--- RECORDS FOR THIS TASK ---

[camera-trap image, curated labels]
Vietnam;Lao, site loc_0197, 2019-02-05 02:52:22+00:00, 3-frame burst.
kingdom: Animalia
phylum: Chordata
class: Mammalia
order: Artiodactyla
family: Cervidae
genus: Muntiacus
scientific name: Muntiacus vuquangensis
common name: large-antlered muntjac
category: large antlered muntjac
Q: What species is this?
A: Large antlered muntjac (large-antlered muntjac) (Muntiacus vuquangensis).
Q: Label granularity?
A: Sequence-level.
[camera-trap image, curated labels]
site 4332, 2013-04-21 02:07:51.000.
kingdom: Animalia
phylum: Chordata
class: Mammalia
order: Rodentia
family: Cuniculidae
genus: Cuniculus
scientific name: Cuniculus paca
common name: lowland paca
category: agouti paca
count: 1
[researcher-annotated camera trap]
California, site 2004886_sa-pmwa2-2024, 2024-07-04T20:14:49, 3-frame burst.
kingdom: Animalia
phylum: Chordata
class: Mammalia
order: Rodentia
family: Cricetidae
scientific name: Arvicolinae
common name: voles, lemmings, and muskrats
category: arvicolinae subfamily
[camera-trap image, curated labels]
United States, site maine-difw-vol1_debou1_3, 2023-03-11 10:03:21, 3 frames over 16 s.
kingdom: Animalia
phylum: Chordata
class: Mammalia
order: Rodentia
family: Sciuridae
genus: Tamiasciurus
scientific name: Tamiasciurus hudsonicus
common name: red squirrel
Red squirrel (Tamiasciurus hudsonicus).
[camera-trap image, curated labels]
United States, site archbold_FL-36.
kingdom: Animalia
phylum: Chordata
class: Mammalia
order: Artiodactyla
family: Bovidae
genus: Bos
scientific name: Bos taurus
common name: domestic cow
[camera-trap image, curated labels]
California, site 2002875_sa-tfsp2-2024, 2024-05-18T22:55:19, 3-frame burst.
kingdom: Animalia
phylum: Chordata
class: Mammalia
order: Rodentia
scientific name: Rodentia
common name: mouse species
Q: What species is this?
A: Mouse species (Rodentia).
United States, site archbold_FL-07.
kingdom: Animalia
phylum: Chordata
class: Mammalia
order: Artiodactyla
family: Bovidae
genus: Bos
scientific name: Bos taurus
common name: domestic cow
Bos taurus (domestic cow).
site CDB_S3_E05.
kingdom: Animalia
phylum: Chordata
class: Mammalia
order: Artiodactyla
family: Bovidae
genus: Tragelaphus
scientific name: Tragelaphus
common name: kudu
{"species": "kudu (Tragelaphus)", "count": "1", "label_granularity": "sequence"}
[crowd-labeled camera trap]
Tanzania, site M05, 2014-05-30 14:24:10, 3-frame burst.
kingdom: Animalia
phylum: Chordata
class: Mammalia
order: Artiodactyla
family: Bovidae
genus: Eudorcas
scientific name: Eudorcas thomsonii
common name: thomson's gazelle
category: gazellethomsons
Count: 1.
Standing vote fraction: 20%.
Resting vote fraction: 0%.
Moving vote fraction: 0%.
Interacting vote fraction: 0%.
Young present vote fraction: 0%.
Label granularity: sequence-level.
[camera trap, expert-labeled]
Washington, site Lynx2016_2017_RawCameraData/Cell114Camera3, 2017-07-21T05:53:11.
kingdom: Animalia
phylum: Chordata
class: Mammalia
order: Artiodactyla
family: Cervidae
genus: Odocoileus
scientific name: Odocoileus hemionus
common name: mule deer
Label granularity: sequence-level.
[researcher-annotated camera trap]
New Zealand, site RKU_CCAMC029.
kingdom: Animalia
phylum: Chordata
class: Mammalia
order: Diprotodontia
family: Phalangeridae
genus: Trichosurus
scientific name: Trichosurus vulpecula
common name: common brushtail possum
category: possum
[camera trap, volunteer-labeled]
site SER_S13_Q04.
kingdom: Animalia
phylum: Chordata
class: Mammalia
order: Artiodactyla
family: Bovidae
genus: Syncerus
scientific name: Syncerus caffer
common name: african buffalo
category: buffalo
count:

---

THE PROBLEM: For the string "paca", find every line of the material that contains it, and copy each one.

TASK ANSWER:
scientific name: Cuniculus paca
common name: lowland paca
category: agouti paca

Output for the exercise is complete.